(短い課題 1)
『ツバキ文具店』続編の紹介文を書き写しなさい。「そして本作ではいきなり、QP」を含む語句から書き始め、「で家族三人暮らすことになる。」まで写したら止めること。
(短い課題 2)
『ツバキ文具店』続編の紹介文の最後の文のあとを引き取り、続きを書きなさい。

ここまでが前作の『ツバキ文具店』でのプロットである。
 
 そして本作ではいきなり、QPちゃんお父さんのミツローさんと入籍したという話から始まる。鳩子は、あの時QPチャンがふざけて「デート」という言葉を発しなかったら、こんなことにはなっていなかったと述懐する。出会った1年前はもちろん、つい3か月前だって結婚なんてほとんど想像していなかったのだ。そしてQPちゃんがいなかったらこんなことにならなかっただろうと心から思う。QPちゃんが小学校に入学した日に合わせて入籍した。そしてとりあえずは〝ご近所さん別居〟とすることにしていたが、カフェに最適の場所にある空き店舗が見つかり、そこに店を出すことになり、鳩子の家で家族三人暮らすことになる。
 
 本作でも、目の見えない少年が母親への感謝の気持ちの手紙を書いてもらいたいという相談、亡くなった夫から自分への謝罪の手紙を書いてほしいというちょっと変わった依頼、酒乱の夫への三行半を代書してほしいというザ・鎌倉マダムとその手紙をもらった夫からの詫び状の依頼、生後8日目で亡くなった両親からの喪中葉書、引きこもり気味の女性からの同性への告白の手紙などの依頼が鳩子のもとに届く。

(データ抜粋)
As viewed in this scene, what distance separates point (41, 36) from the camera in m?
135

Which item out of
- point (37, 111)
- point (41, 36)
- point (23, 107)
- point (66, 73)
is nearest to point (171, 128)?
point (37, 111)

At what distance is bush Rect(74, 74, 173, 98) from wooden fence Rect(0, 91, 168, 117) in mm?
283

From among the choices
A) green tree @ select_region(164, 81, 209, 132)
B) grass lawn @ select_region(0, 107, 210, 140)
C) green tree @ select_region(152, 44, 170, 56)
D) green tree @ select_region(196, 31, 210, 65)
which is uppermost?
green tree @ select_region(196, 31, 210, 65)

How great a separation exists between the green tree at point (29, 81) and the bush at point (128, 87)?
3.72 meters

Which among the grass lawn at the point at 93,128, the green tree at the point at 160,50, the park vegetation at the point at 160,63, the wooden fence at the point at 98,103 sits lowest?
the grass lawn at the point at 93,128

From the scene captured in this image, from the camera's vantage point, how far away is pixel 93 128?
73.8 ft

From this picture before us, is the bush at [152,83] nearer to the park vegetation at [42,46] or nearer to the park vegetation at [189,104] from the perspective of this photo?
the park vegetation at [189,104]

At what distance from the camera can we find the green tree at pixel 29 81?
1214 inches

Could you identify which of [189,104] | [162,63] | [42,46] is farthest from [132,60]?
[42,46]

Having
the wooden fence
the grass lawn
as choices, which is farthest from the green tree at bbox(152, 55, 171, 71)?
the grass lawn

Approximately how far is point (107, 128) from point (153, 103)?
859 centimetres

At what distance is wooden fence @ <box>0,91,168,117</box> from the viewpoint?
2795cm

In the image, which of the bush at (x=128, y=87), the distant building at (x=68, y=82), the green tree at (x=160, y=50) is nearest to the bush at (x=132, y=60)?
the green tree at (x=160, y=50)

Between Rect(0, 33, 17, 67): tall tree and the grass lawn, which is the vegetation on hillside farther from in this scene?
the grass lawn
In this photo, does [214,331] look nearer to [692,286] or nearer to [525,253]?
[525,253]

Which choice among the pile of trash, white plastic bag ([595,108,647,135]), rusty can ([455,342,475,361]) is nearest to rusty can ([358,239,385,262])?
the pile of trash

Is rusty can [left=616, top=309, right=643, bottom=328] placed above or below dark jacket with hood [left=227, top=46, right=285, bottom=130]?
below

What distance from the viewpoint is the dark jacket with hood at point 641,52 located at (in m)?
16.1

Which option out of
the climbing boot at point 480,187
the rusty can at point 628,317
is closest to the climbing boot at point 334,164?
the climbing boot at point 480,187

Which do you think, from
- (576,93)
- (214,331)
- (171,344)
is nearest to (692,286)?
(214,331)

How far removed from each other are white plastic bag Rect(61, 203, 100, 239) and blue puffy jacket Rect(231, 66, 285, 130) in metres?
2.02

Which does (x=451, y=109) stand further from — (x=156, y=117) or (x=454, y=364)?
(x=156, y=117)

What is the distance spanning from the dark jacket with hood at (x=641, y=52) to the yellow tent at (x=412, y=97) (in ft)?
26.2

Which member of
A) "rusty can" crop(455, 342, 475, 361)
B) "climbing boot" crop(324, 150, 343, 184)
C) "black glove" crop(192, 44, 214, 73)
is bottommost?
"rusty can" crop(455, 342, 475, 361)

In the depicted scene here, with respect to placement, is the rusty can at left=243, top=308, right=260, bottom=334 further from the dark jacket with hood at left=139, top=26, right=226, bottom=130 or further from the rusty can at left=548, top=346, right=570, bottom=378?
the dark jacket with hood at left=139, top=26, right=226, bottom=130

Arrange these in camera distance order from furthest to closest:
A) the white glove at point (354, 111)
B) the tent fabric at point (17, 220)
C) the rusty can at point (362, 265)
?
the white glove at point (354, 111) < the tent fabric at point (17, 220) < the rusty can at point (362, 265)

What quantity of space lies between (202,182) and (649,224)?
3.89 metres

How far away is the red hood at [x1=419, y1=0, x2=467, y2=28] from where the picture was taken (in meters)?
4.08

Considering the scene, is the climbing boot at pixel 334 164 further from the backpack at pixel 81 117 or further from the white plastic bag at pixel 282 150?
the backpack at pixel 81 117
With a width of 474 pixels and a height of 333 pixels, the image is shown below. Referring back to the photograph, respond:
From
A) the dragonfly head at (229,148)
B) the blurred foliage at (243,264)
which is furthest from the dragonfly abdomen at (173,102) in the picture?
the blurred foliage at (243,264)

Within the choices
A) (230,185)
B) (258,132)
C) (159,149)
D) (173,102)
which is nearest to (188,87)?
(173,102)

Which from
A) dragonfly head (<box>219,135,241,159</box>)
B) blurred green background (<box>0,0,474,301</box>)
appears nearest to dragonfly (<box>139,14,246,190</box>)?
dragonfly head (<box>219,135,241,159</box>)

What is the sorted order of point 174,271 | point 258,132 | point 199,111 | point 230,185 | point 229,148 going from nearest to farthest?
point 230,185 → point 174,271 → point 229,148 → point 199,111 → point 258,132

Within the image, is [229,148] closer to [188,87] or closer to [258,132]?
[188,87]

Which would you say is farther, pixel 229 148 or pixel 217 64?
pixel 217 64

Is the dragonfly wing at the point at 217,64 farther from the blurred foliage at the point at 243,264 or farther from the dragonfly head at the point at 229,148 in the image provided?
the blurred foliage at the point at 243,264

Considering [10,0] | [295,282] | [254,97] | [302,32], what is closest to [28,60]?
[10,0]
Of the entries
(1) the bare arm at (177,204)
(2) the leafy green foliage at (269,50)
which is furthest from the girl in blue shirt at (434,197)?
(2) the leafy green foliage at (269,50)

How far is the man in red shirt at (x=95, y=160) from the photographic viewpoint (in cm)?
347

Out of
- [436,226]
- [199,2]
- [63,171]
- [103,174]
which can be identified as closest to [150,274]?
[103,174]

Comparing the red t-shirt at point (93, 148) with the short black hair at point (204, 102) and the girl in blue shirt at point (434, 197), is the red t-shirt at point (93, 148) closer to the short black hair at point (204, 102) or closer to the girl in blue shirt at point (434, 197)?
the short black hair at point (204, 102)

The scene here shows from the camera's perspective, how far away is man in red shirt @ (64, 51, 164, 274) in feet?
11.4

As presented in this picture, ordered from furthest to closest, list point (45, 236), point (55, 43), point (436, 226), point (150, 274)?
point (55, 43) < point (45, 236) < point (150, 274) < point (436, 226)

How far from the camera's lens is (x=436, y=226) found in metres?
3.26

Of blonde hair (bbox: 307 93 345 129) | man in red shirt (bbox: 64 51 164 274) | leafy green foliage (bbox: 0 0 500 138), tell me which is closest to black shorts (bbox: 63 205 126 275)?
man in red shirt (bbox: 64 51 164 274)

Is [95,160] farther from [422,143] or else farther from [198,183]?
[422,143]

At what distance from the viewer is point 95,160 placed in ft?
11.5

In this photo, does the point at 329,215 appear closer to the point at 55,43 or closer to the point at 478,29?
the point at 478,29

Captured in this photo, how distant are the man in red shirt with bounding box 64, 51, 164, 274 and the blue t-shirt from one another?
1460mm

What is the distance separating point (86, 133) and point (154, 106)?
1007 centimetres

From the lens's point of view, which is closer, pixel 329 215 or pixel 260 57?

(解答 1)
そして本作ではいきなり、QPちゃんお父さんのミツローさんと入籍したという話から始まる。鳩子は、あの時QPチャンがふざけて「デート」という言葉を発しなかったら、こんなことにはなっていなかったと述懐する。出会った1年前はもちろん、つい3か月前だって結婚なんてほとんど想像していなかったのだ。そしてQPちゃんがいなかったらこんなことにならなかっただろうと心から思う。QPちゃんが小学校に入学した日に合わせて入籍した。そしてとりあえずは〝ご近所さん別居〟とすることにしていたが、カフェに最適の場所にある空き店舗が見つかり、そこに店を出すことになり、鳩子の家で家族三人暮らすことになる。

(解答 2)
 
 そうそう、書名の『キラキラ共和国』は、ご近所のバーバラ婦人の言葉から名付けられている。
「心の中で、キラキラ、って言うの。目を閉じて、キラキラ、キラキラ、ってそれだけでいいの。そうするとね、心の暗闇にどんどん星が増えて、きれいな星空が広がるの」――〝キラキラ〟は悲しくなったり落ち込みそうになった時の〝おまじない〟なのだ。
 
 本作でも、心がほっこりするエピソードが多いが、唯一、鳩子の母親かも知れないちょっと不気味な女性が登場し、鳩子の人生に影を落とす。この展開を考えると、また次回作が楽しみになる。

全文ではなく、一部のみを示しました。